Like the families of the first three victims in 2018, the families of 19-year-old Amamzala Donald, a 300 level Optometry student of Madonna University, Grace Ezra, Dorcas, Grace Maina, Faith Joel, Victor, Hope Edmund and Gladness Yamusa may think very little of the bright side of having a child at Madonna University.
Mr. Ezra M. Usman, the father of late Miss Grace Ezra, in an emotion-choked state of mind, wrote: “Grace Usman Ezra, I never knew sending you to Madonna University will lead to your untimely death. Eighteen of you left Madonna to Jalingo only to hear the news that your bus had accident and caught fire. Eight out of 18 came out from the bus. It is well with 10 of you and the rest that are alive. I pray for their speedy recovery and my God comfort us all that lost our children”.
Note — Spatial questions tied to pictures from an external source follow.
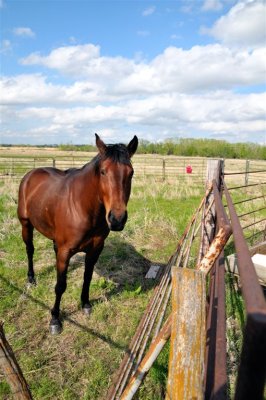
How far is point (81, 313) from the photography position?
13.4 ft

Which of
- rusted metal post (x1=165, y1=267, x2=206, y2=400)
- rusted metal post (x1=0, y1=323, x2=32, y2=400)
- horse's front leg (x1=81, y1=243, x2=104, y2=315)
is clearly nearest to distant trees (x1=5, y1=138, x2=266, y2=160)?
horse's front leg (x1=81, y1=243, x2=104, y2=315)

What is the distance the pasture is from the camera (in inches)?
114

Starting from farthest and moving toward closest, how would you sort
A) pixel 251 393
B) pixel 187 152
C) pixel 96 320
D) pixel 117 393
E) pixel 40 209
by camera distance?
pixel 187 152 < pixel 40 209 < pixel 96 320 < pixel 117 393 < pixel 251 393

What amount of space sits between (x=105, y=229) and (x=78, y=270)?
2046 mm

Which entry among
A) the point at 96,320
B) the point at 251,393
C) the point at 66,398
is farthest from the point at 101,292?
the point at 251,393

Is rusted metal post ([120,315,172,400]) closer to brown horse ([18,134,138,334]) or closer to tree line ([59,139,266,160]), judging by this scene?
brown horse ([18,134,138,334])

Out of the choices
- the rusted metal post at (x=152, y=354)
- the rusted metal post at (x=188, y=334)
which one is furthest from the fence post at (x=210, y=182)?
the rusted metal post at (x=188, y=334)

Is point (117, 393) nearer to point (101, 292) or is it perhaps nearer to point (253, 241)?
point (101, 292)

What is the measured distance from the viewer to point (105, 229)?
363cm

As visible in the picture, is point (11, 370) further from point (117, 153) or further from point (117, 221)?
point (117, 153)

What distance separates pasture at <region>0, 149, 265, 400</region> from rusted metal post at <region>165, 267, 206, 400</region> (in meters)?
1.82

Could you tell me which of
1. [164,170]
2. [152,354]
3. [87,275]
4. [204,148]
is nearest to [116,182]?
[152,354]

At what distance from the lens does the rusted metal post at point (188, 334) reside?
3.61 ft

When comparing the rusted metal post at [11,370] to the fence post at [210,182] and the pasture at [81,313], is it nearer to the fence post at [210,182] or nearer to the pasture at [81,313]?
the pasture at [81,313]
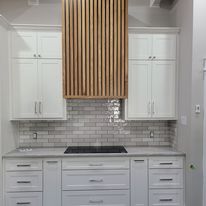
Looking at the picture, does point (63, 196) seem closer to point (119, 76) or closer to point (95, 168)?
point (95, 168)

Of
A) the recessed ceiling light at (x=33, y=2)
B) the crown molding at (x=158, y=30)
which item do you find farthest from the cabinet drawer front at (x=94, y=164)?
the recessed ceiling light at (x=33, y=2)

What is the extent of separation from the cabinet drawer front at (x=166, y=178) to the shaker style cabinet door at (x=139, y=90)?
83 centimetres

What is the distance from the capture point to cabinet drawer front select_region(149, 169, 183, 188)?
281cm

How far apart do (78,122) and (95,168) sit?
0.83 meters

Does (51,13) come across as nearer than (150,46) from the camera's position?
No

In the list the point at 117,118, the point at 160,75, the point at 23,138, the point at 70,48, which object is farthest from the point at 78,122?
the point at 160,75

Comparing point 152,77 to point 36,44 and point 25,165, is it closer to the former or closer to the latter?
point 36,44

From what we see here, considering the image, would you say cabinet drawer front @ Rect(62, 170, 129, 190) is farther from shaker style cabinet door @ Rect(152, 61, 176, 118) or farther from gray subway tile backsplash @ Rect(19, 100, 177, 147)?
shaker style cabinet door @ Rect(152, 61, 176, 118)

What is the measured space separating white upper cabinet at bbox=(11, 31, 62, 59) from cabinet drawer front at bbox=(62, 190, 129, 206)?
1.94 meters

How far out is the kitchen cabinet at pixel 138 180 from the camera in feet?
9.14

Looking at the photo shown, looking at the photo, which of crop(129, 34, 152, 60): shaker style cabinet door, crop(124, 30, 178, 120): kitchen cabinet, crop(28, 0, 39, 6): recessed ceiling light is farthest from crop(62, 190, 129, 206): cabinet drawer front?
crop(28, 0, 39, 6): recessed ceiling light

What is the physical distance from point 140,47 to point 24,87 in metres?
1.77

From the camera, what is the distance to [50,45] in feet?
9.55

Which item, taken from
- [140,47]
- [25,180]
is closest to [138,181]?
[25,180]
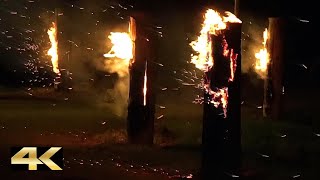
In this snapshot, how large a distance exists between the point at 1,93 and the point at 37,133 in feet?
46.3

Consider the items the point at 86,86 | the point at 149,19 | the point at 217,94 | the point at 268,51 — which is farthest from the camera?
the point at 86,86

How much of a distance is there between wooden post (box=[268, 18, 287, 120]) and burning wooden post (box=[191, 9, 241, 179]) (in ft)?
30.2

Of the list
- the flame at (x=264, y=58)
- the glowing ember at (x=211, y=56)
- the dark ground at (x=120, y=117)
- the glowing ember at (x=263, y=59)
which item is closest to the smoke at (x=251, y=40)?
the dark ground at (x=120, y=117)

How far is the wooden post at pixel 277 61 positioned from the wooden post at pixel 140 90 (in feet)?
22.1

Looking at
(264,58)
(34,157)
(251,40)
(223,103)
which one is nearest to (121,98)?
(264,58)

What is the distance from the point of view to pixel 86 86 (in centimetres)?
2914

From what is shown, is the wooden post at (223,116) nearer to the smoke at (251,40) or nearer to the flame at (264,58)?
the flame at (264,58)

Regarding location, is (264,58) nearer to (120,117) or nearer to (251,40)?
(251,40)

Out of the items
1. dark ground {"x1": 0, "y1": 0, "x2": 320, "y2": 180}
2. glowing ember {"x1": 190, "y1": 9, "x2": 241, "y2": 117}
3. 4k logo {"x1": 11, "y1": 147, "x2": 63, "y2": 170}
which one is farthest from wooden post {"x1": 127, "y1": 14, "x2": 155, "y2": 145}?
4k logo {"x1": 11, "y1": 147, "x2": 63, "y2": 170}

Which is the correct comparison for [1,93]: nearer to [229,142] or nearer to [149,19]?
[149,19]

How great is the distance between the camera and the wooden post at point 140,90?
568 inches

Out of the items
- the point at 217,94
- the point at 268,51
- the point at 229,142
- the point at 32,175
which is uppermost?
the point at 268,51

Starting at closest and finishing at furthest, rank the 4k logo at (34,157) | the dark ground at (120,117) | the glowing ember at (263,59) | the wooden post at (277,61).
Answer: the 4k logo at (34,157) < the dark ground at (120,117) < the wooden post at (277,61) < the glowing ember at (263,59)

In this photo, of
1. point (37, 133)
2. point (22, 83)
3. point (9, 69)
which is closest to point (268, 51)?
point (37, 133)
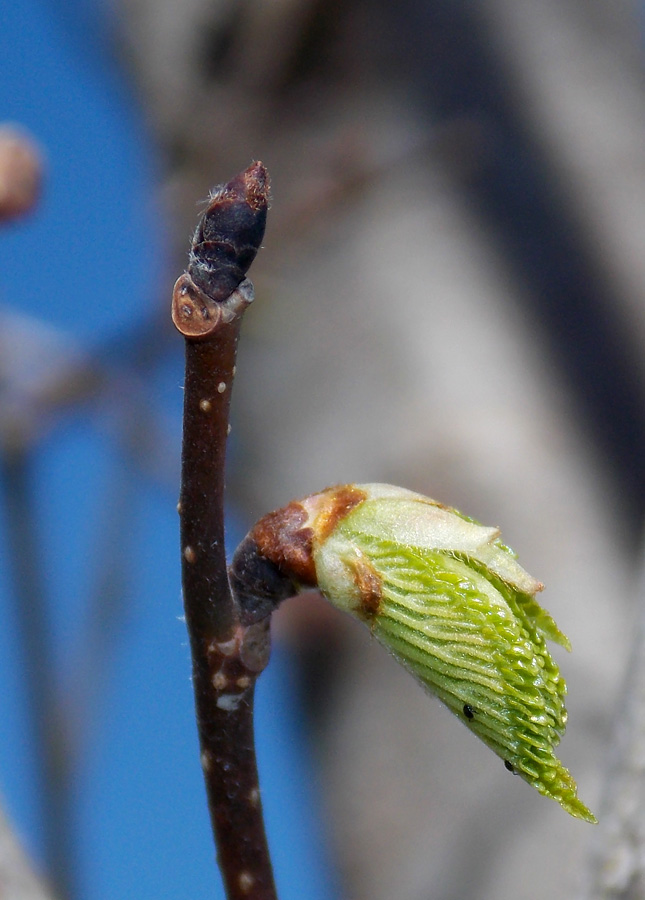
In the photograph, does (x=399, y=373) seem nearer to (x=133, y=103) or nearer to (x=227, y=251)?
(x=133, y=103)

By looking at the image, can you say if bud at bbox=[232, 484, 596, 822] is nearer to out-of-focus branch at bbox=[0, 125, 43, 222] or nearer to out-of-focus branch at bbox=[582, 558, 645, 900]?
out-of-focus branch at bbox=[582, 558, 645, 900]

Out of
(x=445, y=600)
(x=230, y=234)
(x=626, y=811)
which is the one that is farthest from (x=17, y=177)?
(x=626, y=811)

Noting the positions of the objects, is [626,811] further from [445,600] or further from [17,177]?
[17,177]

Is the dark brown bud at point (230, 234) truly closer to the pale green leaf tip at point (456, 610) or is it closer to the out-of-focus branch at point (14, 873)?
the pale green leaf tip at point (456, 610)

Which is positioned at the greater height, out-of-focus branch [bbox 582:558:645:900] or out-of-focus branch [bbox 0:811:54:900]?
out-of-focus branch [bbox 0:811:54:900]

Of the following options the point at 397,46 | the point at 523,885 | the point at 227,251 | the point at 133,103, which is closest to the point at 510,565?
the point at 227,251

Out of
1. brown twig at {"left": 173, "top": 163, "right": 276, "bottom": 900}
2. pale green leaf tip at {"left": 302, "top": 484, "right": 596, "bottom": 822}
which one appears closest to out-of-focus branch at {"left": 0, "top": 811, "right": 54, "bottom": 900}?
brown twig at {"left": 173, "top": 163, "right": 276, "bottom": 900}

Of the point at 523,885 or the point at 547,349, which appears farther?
the point at 547,349
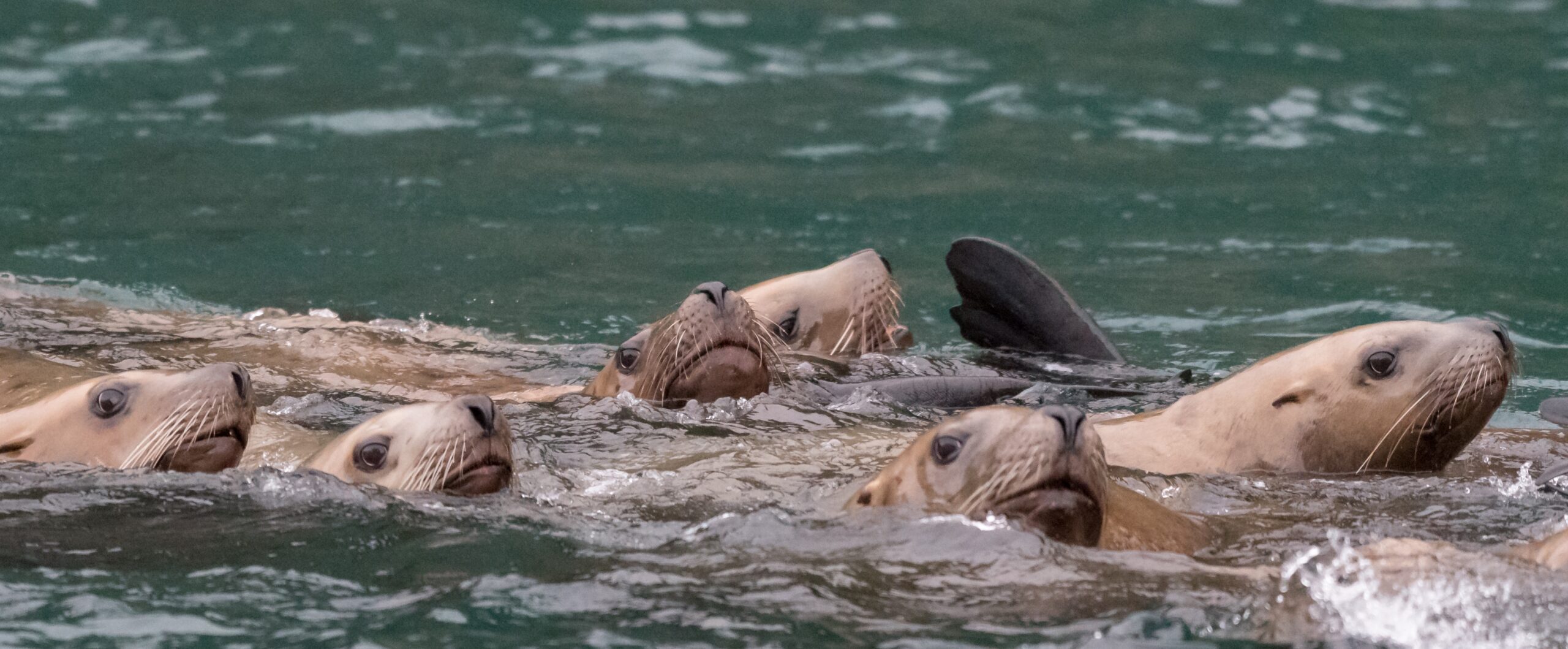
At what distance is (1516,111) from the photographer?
11359mm

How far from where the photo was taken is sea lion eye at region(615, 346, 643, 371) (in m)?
6.12

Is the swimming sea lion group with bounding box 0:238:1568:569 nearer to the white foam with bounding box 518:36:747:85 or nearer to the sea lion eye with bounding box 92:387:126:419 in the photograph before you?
the sea lion eye with bounding box 92:387:126:419

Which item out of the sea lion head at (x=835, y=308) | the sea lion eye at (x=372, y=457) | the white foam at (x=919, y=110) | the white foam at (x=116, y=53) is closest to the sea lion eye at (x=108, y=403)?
the sea lion eye at (x=372, y=457)

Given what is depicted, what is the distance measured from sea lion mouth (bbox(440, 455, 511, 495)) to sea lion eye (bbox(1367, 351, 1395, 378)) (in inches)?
96.1

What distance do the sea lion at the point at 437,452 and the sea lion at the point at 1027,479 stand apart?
1.05m

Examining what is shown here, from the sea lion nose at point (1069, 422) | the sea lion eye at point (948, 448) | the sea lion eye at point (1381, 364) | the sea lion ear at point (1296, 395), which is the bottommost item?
the sea lion ear at point (1296, 395)

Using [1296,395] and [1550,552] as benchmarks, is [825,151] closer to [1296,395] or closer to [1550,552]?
[1296,395]

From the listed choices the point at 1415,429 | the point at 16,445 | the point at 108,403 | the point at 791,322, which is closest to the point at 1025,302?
the point at 791,322

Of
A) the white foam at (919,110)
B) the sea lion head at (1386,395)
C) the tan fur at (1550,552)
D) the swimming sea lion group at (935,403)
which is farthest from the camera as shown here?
the white foam at (919,110)

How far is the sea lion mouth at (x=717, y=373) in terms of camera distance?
5.97 m

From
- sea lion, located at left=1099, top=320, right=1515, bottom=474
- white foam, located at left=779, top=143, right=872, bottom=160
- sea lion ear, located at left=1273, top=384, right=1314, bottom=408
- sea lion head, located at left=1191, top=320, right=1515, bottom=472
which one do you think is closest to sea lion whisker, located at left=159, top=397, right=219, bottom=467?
sea lion, located at left=1099, top=320, right=1515, bottom=474

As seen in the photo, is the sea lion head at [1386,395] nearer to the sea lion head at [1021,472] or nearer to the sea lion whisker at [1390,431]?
the sea lion whisker at [1390,431]

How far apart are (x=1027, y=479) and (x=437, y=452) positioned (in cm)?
158

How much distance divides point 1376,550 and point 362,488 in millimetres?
2504
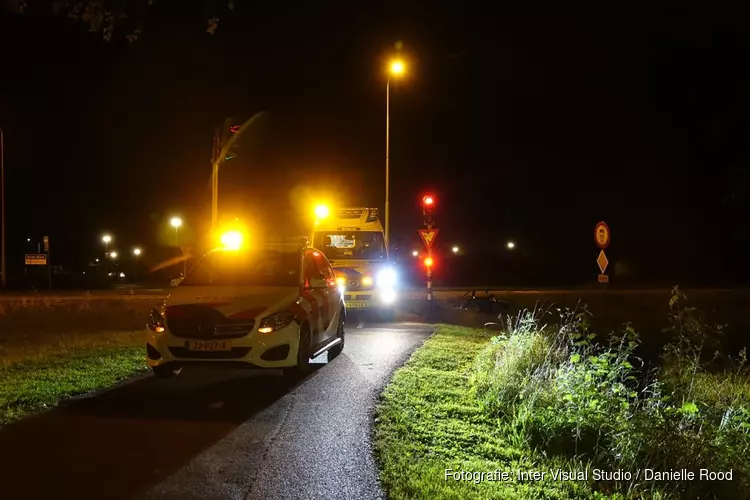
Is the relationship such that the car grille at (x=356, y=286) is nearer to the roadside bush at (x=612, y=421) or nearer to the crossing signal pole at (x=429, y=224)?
the crossing signal pole at (x=429, y=224)

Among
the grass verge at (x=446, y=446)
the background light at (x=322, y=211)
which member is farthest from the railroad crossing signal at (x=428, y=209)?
the grass verge at (x=446, y=446)

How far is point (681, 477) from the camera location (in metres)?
6.37

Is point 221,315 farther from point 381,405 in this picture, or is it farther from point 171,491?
point 171,491

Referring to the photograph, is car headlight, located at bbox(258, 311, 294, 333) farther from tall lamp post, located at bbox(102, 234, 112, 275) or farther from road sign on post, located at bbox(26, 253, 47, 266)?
tall lamp post, located at bbox(102, 234, 112, 275)

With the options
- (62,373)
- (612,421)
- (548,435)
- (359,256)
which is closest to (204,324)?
(62,373)

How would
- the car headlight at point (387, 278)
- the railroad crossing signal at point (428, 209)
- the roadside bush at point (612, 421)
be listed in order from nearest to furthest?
the roadside bush at point (612, 421), the car headlight at point (387, 278), the railroad crossing signal at point (428, 209)

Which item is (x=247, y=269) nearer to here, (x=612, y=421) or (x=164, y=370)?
(x=164, y=370)

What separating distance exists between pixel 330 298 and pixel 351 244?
755 centimetres

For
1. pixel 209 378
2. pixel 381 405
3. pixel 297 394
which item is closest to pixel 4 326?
pixel 209 378

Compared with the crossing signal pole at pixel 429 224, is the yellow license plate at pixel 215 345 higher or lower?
lower

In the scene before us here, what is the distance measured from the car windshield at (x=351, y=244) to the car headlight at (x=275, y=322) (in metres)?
9.28

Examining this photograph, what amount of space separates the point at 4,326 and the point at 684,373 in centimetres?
1487

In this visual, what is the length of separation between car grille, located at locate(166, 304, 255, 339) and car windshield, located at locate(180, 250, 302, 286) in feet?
3.69

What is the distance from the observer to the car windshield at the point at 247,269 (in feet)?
32.3
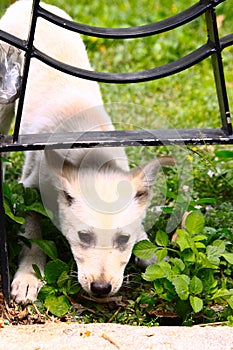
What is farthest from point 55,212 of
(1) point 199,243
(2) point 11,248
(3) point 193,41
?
(3) point 193,41

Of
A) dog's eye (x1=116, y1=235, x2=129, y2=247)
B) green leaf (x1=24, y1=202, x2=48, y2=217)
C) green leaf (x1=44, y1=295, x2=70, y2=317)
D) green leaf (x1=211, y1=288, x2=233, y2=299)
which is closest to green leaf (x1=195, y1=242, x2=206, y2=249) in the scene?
green leaf (x1=211, y1=288, x2=233, y2=299)

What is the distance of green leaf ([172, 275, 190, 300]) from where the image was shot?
134 inches

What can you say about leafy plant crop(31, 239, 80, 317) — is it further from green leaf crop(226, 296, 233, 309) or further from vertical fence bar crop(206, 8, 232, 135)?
vertical fence bar crop(206, 8, 232, 135)

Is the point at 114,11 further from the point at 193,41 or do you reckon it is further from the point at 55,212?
the point at 55,212

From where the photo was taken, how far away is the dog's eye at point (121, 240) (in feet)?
12.0

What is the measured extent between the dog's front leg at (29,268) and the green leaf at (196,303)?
861mm

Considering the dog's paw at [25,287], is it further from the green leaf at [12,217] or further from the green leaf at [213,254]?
the green leaf at [213,254]

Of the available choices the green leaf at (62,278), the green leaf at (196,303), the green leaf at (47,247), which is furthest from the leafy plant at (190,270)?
the green leaf at (47,247)

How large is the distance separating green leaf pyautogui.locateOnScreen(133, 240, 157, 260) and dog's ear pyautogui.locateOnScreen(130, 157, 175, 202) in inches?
11.4

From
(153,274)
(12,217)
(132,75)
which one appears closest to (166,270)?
(153,274)

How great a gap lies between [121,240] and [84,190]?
0.34 metres

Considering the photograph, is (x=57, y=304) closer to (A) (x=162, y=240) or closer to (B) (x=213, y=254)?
(A) (x=162, y=240)

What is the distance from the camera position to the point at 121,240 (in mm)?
3658

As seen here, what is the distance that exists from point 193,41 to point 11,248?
14.3 ft
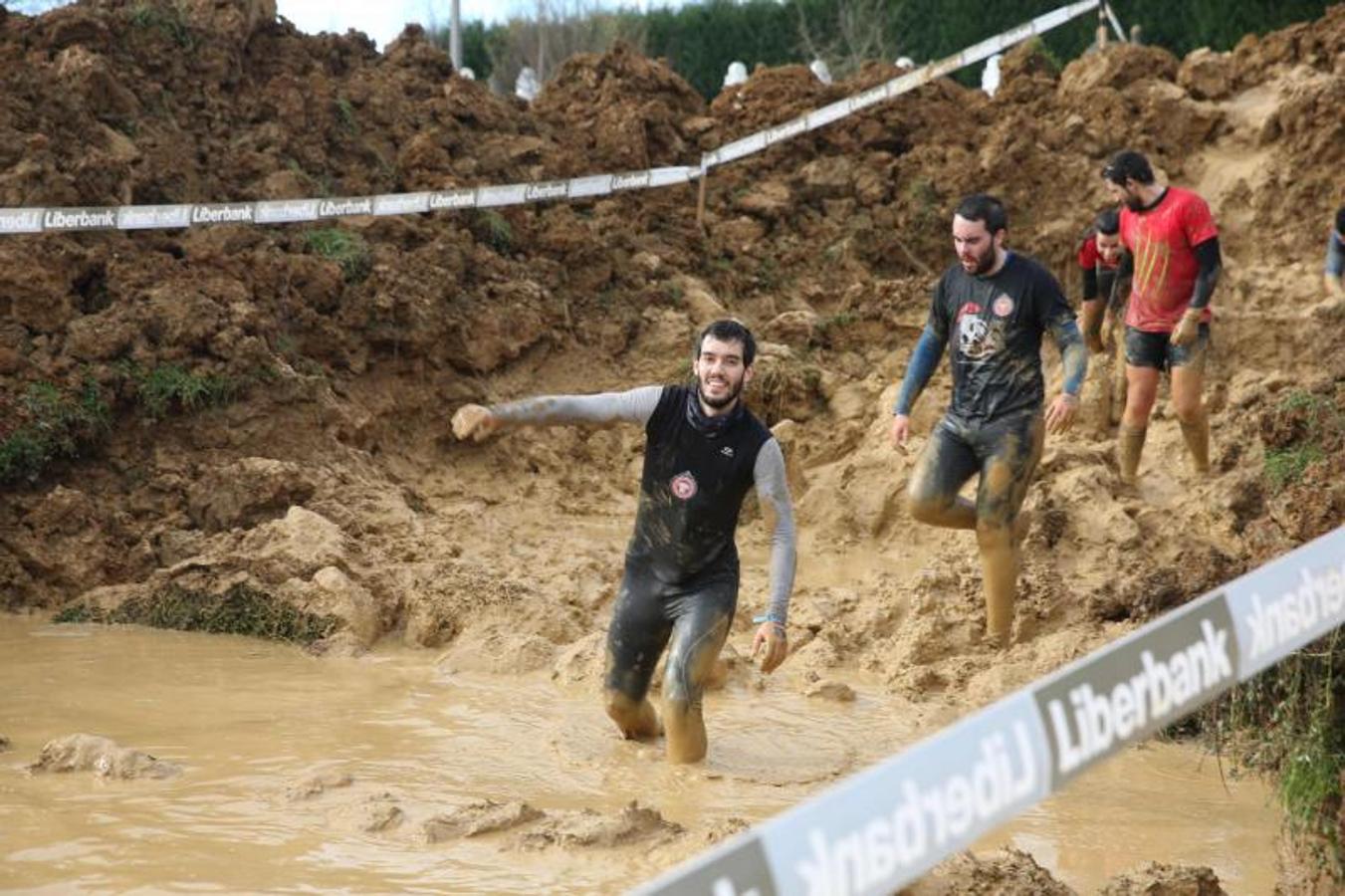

Most of the parents and relatives were so overwhelmed with grief that they could hardly speak, and the words of the pastor urging them to accept death as an inevitable will of God hardly registered. They echoed “Amen” to his prayers that “afflictions shall not rise a second time” as he committed the bereaved to the loving and divine consolation of God. But that was it. Their grieving hearts still cannot even register the condolences. It is a nightmare they all wish to wake up from.
Favour Christopher went to both primary and secondary school with the late Amamzala Donald. She said that the loss of Donald has shown her just how transient life is. She still cannot believe that he is truly gone, despite witnessing his burial.
“I have known Donald right from my primary school days at New Era. We also went to Rhema Secondary School together although he was my senior. This is a very calm, brilliant and nice person. He was so full of dreams. At 19, he was already in 300 level and doing very well. We always kept in touch and I knew he had a bright future. That is why his death is particularly hard to bear. I don’t usually attend burials but I had to come and watch him buried. This has shown me that death can take any of us at anytime, irrespective of age and our dreams,” Favour lamented.
At the Magami Christian Cemetery, Jalingo, where the remains of the deceased were laid to rest, parents, relatives and mourners turned their backs and walked out of the gates of the cemetery with the sad reality that their children, brothers and sisters, cousins, nephews and nieces, friends and acquaintances have left them never to return.
All they now have to hold on to are the memories of shared moments, regrets of words unspoken, love not expressed, moments unshared, dreams cut short, irreparable vacuum that may never be filled and a deep sense of loss, sorrow, pain and overflowing grief.
It is the fervent prayer of all that such should not happen again. It is also the sincere prayers of the people that the injured who are mostly still recuperating from their injuries are quickly and completely healed.
The flames of the bus that charred the bodies of the Madonna Eight may have been put out, the wrecked bus discarded, but the devastation will live forever in the hearts of their family members and friends.